Formatted question description: https://leetcode.ca/all/1949.html

# 1949. Strong Friendship

Medium

## Description

Table: Friendship

+-------------+------+
| Column Name | Type |
+-------------+------+
| user1_id    | int  |
| user2_id    | int  |
+-------------+------+
(user1_id, user2_id) is the primary key for this table.
Each row of this table indicates that the users user1_id and user2_id are friends.
Note that user1_id < user2_id.


A friendship between a pair of friends x and y is strong if x and y have at least three common friends.

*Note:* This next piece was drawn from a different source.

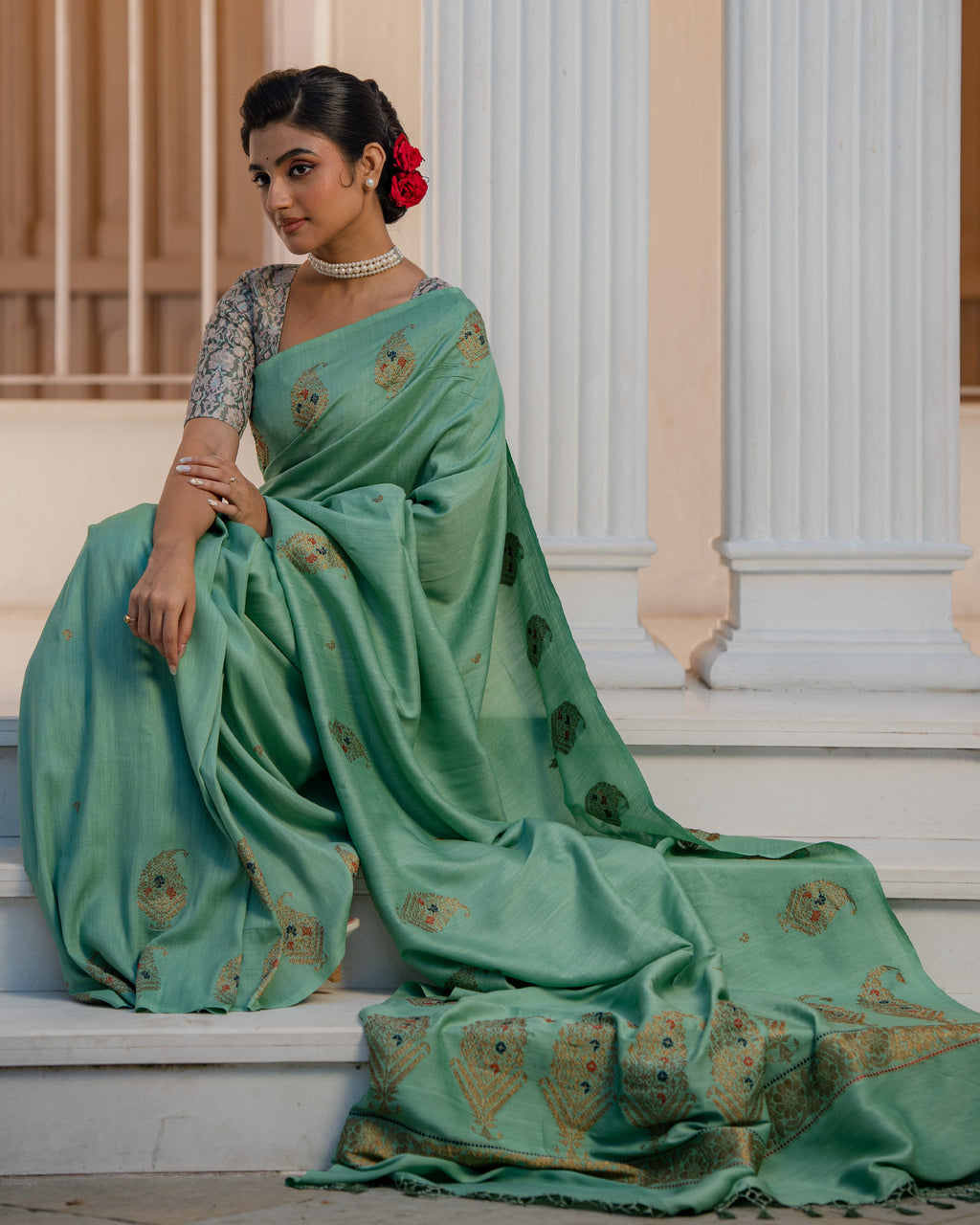 Blue Banarasi Tussar Silk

Write an SQL query to find all the strong friendships.

Note that the result table should not contain duplicates with user1_id < user2_id.

Return the result table in any order.

The query result format is in the following example:

Friendship table:
+----------+----------+
| user1_id | user2_id |
+----------+----------+
| 1        | 2        |
| 1        | 3        |
| 2        | 3        |
| 1        | 4        |
| 2        | 4        |
| 1        | 5        |
| 2        | 5        |
| 1        | 7        |
| 3        | 7        |
| 1        | 6        |
| 3        | 6        |
| 2        | 6        |
+----------+----------+

Result table:
+----------+----------+---------------+
| user1_id | user2_id | common_friend |
+----------+----------+---------------+
| 1        | 2        | 4             |
| 1        | 3        | 3             |
+----------+----------+---------------+
Users 1 and 2 have 4 common friends (3, 4, 5, and 6).
Users 1 and 3 have 3 common friends (2, 6, and 7).
We did not include the friendship of users 2 and 3 because they only have two common friends (1 and 6).


## Solution

Use union all to generate the table. Use join and group by to filter the entries that satisfy all requirements.

# Write your MySQL query statement below
with t as (
select * from Friendship
union all
select user2_id, user1_id from Friendship
order by user1_id, user2_id
)
select distinct * from
(select t1.user1_id, t2.user1_id as user2_id, count(t2.user1_id) as common_friend
from t as t1 join t as t2
on t1.user1_id != t2.user1_id and t1.user2_id = t2.user2_id
group by t1.user1_id, t2.user1_id
having count(t2.user1_id) >= 3) as a
where (user1_id, user2_id) in (select * from Friendship);